I think you are in big trouble.
The condensate feed to the HRSG should have an online pH and conductivity monitor to provide immediate alarm indication of a condenser tube failure or contaminatin of feed , to avoid ruining the eavporators . If you wait 2 hours after contaimination, there will have been a lot of hydrogen damage to the evaporator tubes.
The time period of most feedwater O2 upsets is during startups, so the feedwater out of the LP economizer/preheater should be sampled and the feed rate of scavenger shuld be based on maintaining the O2 at that location at 2 ppb. If excess O2 is measured , it should be countered by feeding scavenger at a rate proportional to ( feedwater flow * excess O2 in feed) at a mole ratio not exceeding 3:1. If you wait until 2 hrs after startup yuou have missed all the action and probably had overfed scavenger and can expect flow accelerated corrosion FAC of the LP evaporator.

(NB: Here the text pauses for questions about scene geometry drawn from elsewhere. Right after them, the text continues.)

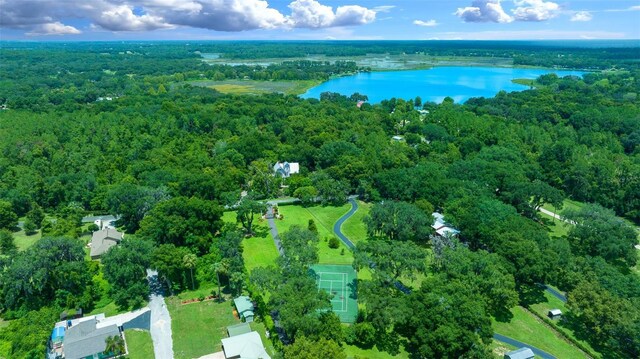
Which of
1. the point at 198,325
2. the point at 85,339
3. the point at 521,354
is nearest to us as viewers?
the point at 521,354

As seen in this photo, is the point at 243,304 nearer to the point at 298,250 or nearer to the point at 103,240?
→ the point at 298,250

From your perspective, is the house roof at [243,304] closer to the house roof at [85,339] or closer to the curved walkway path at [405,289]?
the house roof at [85,339]

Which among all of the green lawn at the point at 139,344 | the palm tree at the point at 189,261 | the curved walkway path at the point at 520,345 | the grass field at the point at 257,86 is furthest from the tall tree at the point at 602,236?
the grass field at the point at 257,86

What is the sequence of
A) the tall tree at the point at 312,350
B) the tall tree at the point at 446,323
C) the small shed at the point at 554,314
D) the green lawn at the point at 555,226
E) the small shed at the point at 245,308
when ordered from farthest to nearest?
the green lawn at the point at 555,226
the small shed at the point at 554,314
the small shed at the point at 245,308
the tall tree at the point at 446,323
the tall tree at the point at 312,350

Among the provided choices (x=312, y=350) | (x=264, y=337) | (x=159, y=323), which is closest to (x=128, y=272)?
(x=159, y=323)

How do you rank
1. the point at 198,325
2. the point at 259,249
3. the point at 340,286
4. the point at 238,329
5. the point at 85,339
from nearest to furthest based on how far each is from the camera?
the point at 85,339 → the point at 238,329 → the point at 198,325 → the point at 340,286 → the point at 259,249

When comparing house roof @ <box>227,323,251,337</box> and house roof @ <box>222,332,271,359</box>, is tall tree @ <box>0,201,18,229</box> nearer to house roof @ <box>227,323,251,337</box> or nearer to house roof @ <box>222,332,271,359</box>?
house roof @ <box>227,323,251,337</box>

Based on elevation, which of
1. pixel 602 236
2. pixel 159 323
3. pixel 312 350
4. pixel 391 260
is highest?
pixel 391 260
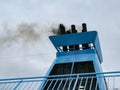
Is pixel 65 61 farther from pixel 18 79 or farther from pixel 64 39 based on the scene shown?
pixel 18 79

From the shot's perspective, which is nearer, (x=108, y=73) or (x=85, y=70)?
(x=108, y=73)

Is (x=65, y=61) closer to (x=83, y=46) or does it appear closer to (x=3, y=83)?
(x=83, y=46)

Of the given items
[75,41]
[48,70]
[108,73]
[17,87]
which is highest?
[108,73]

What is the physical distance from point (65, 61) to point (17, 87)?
700cm

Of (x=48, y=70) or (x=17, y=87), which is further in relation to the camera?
(x=48, y=70)

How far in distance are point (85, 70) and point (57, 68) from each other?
1.66 metres

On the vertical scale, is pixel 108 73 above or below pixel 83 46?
above

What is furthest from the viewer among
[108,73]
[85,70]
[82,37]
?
Answer: [82,37]

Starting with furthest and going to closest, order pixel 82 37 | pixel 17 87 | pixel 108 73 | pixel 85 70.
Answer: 1. pixel 82 37
2. pixel 85 70
3. pixel 17 87
4. pixel 108 73

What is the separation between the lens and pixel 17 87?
28.5 feet

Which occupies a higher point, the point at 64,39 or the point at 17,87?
the point at 17,87

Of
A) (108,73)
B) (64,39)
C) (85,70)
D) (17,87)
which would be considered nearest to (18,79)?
(17,87)

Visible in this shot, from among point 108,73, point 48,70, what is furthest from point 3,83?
point 48,70

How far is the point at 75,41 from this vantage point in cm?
1620
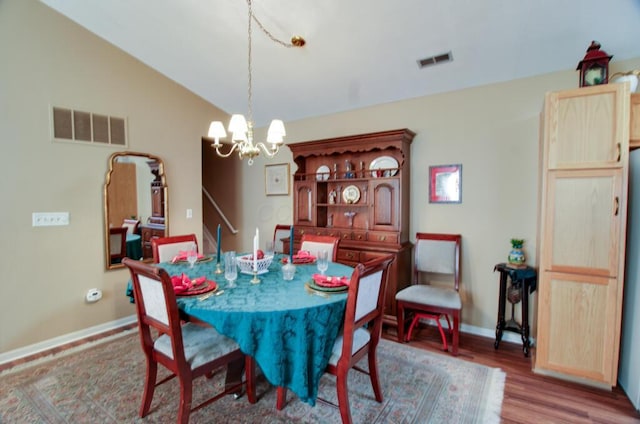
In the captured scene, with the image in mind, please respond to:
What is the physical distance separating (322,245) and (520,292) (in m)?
1.80

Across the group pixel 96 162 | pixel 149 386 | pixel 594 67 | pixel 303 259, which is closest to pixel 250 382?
pixel 149 386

If you are using nonvolatile additives to the LP circuit or coordinated phosphate to HP circuits, there can be "hideout" issues in which caustics that had accumulated on the tube ID at prior high load service will go back into solution and thus you will have excess casutics presetn during startups. If you wait 2 hrs after initial fires, you have missed all the exciting reactions that occur when the chemist realizes he has 10 time the right amount of caustics in teh boiler water.